In an about-face, Sausalito Marin City School District trustees
killed a drug-sniffing dog program that critics had assailed as
ill-conceived, clumsily implemented and an assault on students'
rights. District trustees ended the controversial proposal Thursday
night in the same fashion they approved it last November: by a unanimous vote.

"You are never to have these dogs come back for any reason,"
mathematics teacher David Wetzel admonished the board. Wetzel
teaches at Tamalpais High School and at Martin Luther King Jr.
Academy middle school in Marin City, where the dogs were slated for
monthly visits.

His remarks were tinged with emotion, as were those of other
speakers, many of whom since early this year have demanded the board
reverse its decision that would have had Interquest Detection
Canines of Houston perform monthly inspections at a cost of $2,500.

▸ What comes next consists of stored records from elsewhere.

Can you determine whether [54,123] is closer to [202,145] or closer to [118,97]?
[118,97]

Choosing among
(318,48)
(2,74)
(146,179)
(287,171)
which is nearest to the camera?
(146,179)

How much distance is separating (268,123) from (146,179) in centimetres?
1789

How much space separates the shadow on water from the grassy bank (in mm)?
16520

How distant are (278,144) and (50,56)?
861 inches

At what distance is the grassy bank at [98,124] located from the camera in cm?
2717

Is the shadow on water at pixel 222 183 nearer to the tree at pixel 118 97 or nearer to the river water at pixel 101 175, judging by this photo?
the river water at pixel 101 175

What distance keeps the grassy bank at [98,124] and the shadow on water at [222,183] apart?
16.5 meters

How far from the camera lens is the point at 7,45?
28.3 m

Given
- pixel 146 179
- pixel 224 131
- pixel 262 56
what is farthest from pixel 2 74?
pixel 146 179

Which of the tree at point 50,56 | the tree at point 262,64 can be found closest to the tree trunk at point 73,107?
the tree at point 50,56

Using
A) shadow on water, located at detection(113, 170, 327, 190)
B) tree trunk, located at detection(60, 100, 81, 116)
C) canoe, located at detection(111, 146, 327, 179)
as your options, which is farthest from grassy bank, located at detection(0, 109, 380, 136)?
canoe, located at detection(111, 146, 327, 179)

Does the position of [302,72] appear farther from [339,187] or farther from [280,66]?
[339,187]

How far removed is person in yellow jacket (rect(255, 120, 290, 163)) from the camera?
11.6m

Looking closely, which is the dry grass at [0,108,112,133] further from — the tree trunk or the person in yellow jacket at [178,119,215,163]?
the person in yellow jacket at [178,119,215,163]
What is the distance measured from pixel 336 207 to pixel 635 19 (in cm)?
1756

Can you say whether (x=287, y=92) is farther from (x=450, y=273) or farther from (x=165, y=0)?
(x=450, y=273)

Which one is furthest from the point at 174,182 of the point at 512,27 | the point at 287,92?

District spokesman Martin Brown said the money, under terms of the
contract, already has been paid to the Houston firm.

Wetzel said the board would have been better served had the district
employed community members "who could use the money" to inspect the
campus for signs of drug use, such as a syringe Trustee Tom Clark
said he found on the outskirts of the six-acre campus.

"If a child had fallen on the syringe," said Clark prior to Wetzel's
remarks, "(the child) could have died of AIDS."

Because of this, Clark's motion to end the dog program was coupled
with another to encourage local law enforcement agencies to more
aggressively enforce state laws and prosecute anyone caught using
drugs within 1,000 feet of a school.

Trustee Whitney Hoyt summed up the sentiment of many, saying she
agreed with comments during the meeting that "sniffing doesn't educate."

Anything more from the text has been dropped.